→ **Spatial reasoning question data**:
= = =
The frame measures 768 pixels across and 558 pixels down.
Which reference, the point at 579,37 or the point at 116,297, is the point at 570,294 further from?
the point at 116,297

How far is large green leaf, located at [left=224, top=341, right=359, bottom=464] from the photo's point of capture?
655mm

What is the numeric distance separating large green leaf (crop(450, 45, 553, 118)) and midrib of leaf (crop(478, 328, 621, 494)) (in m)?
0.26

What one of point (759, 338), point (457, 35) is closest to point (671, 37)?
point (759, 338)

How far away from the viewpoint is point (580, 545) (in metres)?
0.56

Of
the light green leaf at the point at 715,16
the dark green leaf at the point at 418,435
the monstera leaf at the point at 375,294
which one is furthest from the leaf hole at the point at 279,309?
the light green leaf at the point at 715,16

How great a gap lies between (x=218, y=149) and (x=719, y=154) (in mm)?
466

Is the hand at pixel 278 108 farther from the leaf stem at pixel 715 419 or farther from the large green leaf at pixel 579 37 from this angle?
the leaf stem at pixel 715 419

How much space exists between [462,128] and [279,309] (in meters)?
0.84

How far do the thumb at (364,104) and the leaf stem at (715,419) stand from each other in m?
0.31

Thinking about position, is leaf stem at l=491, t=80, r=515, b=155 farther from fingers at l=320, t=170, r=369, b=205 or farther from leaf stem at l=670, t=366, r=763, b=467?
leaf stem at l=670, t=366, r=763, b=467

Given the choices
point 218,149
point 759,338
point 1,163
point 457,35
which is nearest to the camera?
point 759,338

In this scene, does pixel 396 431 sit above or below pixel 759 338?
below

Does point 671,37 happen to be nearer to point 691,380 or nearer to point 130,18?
= = =
Extract verbatim the lines of the material beginning with the line that contains "Given the choices" and continuing through the final line of the material.

Given the choices
point 218,149
point 759,338
point 1,163
point 457,35
which is nearest to the camera?
point 759,338

In this scene, does pixel 396 431 sit above or below pixel 759 338?
below

Does point 671,37 happen to be nearer to point 691,380 or nearer to point 130,18?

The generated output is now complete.